The new Pride and Prejudice is... um. It has no Colin Firth. Automatically it is operating at a huge disadvantage compared to the miniseries version from back when I was in high school. More substantively... The trailer was weirdly structured (sticking Mr. Collins at the beginning? playing up Lady Catherine? Teh hell?) and focused strangely on "dramatic conversations in rain" at the expense of "witty people bickering" even though any fool knows what the true selling point is, and what was with Elizabeth wuthering on the heights there? I don't know what a moor actually looks like, but whatever windswept thing she was standing on belonged in a Bronte novel, not in Jane Austen.

And it overstated the "Elizabeth Bennet, feminist icon" case to the point of pain. She didn't refuse to marry Mr. Collins because of twenty-first-century-style-feminist reasons; she refused to marry him because he was a babbling, sanctimonious, patronizing twit, just like she turned Darcy down not because she wanted her independence but because he sabotaged her sister's relationship, insulted her family, and acted like he was doing her a favor by proposing, and because she believed Wickham's extremely slanted account of his and Darcy's shared history. It wasn't even just about him being a jerk the way we understand it, it was about morality, and about pragmatically trying to choose a good husband, two things that were closely related. A lot of that's almost certainly going to be lost in any movie version, but especially one that's being marketed as "Elizabeth Bennet is secretly Jane Eyre ahead of her time!" Austen's heroines are perfectly in line with other heroines from novels of the time in terms of their views on men, love, and marriage; the books are still read because they're good, not because they're so modern. I could do a feminist reading of P&P drunk and with my eyes closed - it'd probably be easier that way because it's been a while since I wrote anything other than fanfic and LJ rants - but the one they're marketing doesn't fit.

Sigh. Of course I'm going to watch it, it's Jane Austen, sort of. And there's always the chance they'll actually, for once, do a film version where Jane's the prettiest one, which would be enough of a surprise that I'd forgive it for a lot. I just hated the trailer and fear, on the basis of that, that I may hate the movie, but then, it's not like the existence of this eradicates the miniseries.

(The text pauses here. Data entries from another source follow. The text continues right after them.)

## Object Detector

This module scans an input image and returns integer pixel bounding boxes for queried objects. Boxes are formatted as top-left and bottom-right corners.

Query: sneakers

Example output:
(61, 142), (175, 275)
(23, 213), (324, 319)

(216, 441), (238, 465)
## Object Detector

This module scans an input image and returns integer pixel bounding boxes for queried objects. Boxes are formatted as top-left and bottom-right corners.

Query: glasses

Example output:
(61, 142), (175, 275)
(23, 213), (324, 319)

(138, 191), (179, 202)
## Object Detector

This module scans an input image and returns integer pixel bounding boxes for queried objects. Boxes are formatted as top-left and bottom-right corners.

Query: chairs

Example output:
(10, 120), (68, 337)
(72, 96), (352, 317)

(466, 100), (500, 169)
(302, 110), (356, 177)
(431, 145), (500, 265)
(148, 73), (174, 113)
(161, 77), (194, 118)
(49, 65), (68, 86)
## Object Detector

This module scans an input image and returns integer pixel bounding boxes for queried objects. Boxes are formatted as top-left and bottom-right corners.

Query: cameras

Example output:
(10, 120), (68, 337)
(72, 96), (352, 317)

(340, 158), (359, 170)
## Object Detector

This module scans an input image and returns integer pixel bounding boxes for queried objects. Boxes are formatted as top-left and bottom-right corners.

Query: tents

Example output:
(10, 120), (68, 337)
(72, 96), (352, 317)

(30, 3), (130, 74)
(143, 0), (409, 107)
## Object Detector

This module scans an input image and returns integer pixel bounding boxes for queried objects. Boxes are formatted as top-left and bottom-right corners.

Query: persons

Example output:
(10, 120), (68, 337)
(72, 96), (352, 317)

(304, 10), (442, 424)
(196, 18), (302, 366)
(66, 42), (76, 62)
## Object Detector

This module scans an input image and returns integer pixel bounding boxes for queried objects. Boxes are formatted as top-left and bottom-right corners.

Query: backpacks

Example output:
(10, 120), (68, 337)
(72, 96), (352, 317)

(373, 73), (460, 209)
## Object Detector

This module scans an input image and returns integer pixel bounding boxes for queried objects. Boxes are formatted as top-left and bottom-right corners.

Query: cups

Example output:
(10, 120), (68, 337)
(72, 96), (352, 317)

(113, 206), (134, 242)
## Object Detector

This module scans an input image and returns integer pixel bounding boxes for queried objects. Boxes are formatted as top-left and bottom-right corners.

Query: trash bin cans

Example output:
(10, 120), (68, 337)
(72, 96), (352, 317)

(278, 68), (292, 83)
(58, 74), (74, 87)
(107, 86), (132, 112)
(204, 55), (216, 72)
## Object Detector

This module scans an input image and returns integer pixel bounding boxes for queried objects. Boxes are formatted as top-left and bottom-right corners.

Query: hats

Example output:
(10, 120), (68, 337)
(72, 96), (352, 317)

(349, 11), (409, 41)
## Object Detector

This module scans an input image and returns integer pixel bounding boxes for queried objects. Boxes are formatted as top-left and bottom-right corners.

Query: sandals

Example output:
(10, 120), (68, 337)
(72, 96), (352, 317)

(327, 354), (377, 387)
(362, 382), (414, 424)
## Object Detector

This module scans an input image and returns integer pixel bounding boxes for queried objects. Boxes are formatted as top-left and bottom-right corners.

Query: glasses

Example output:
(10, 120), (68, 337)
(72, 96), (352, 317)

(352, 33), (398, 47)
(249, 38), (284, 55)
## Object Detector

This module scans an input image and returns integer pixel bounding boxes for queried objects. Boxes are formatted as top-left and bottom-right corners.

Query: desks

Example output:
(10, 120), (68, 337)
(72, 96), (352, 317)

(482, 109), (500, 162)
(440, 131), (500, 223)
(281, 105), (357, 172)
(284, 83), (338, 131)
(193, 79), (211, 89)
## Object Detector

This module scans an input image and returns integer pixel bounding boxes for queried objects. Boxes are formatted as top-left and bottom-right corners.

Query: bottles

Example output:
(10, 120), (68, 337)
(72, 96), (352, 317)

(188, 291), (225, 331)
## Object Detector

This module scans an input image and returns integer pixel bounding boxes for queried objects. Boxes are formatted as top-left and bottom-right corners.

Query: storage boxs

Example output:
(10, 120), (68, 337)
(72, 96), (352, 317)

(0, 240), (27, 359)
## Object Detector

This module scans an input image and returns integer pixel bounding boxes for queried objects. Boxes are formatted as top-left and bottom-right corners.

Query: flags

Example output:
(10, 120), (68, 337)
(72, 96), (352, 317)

PS - Sorry to anyone I offended with the Bronte-bashing. Everyone is entitled to their own opinion, and if it involves liking Wuthering Heights, or even just being able to read it without feeling a desperate yearning to shoot Cathy repeatedly in the face, I would really appreciate having that explained to me because while I want to understand, my imagination just doesn't stretch that far.

I really like Anne's novels, though. And Villette, so there's the proof I'm not normal.


Using the book icon because I haven't in a while, and I have no icon for "ignoring food to play with intarweb" even though I probably ought to.